Facing Losses, Suits and Investigations, Equifax Apologizes Again

This week, Equifax reported in on the costs associated with its massive data breach. As you’ll recall, the data breach exposed personal information from approximately 145 million Americans. The company’s CEO stepped down less than three weeks after the hack.

Shortly after taking over, interim CEO Paulino do Rego Barros, Jr., apologized and promised consumers a new credit monitoring tool in 2018 which will allow people to lock and unlock their Equifax credit files at will.

On a conference call on Friday, Barros apologized again and said that executives will not receive bonuses this year. On Thursday, the company announced that its third-quarter profits were down 27 percent. On top of that, it recorded $87.5 million last quarter in costs related to the breach and it expects to write down another $60 to $75 million this quarter.

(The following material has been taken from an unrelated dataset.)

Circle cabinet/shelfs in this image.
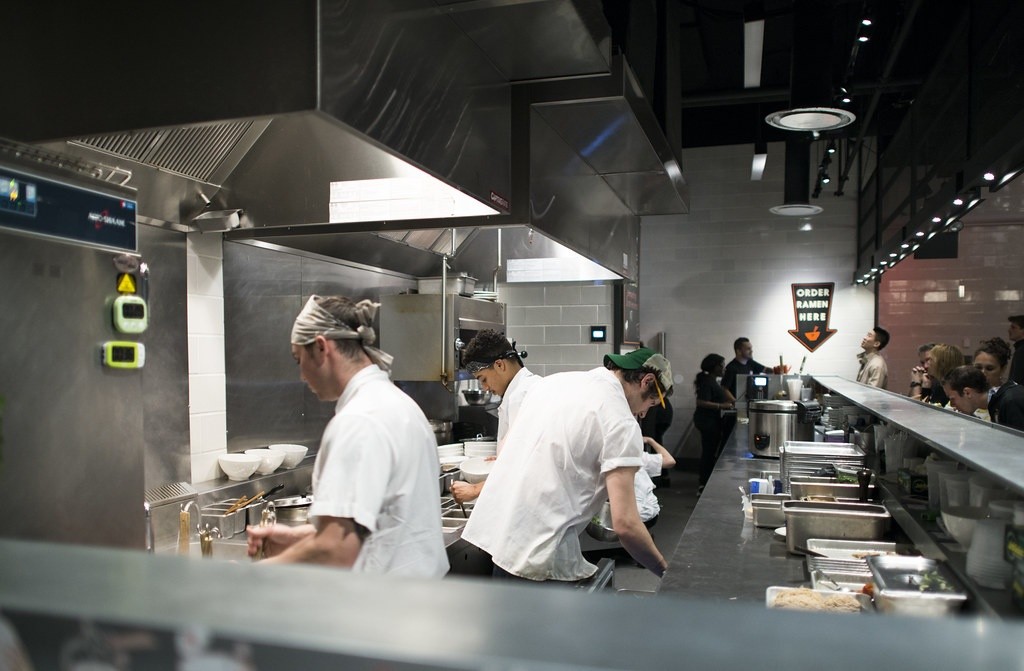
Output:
[807,374,1024,621]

That wasn’t the only bad news for Equifax. Over 240 consumer class actions have been filed in U.S. federal and state courts and courts in Canada. Moreover, investigations have been initiated by a number of U.S. and foreign regulators.

The company also said on Thursday that it has now received subpoenas from the SEC and the U.S. Attorney’s Office for the Northern District of Georgia, which is where the company is based. It received the subpoenas just a week after it announced it had completed an internal review of stock sales that executives made shortly after the breach.

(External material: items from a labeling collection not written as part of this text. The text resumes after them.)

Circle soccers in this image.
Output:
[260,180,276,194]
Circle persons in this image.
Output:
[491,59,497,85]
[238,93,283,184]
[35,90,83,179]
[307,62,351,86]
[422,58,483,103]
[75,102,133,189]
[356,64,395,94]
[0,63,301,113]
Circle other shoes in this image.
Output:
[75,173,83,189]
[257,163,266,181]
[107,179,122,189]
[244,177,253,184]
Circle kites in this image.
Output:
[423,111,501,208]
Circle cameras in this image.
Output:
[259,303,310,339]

According to the Associated Press, four executives sold a combined total of $1.8 million in Equifax stock after the breach but before the public was notified of it. The suspiciously timed transactions could be viewed as insider trading. However, Equifax’s internal review by a committee of independent directors found that those executives had done nothing wrong.

Barros noted that both U.S. and foreign regulators had sent either subpoenas or requests for information and said that the company was cooperating in each case.

For consumers, especially, this litigation will be lengthy and complex. It’s true that information such as Social Security numbers, IDs, addressees and other personal information was exposed to hackers, and that Equifax made serious missteps in handling it. What is unclear at this point is how much financial damage was done.

The cat is out of the bag. Hackers appear to have permanent access to at least some of the information, and they may not use it right away. That means that the total amount in damage to each consumer may not be known for months or even years. Until the damage or a reasonable proxy can be calculated, the remedy — and the true extent of Equifax’s breach-related losses — remains unknown.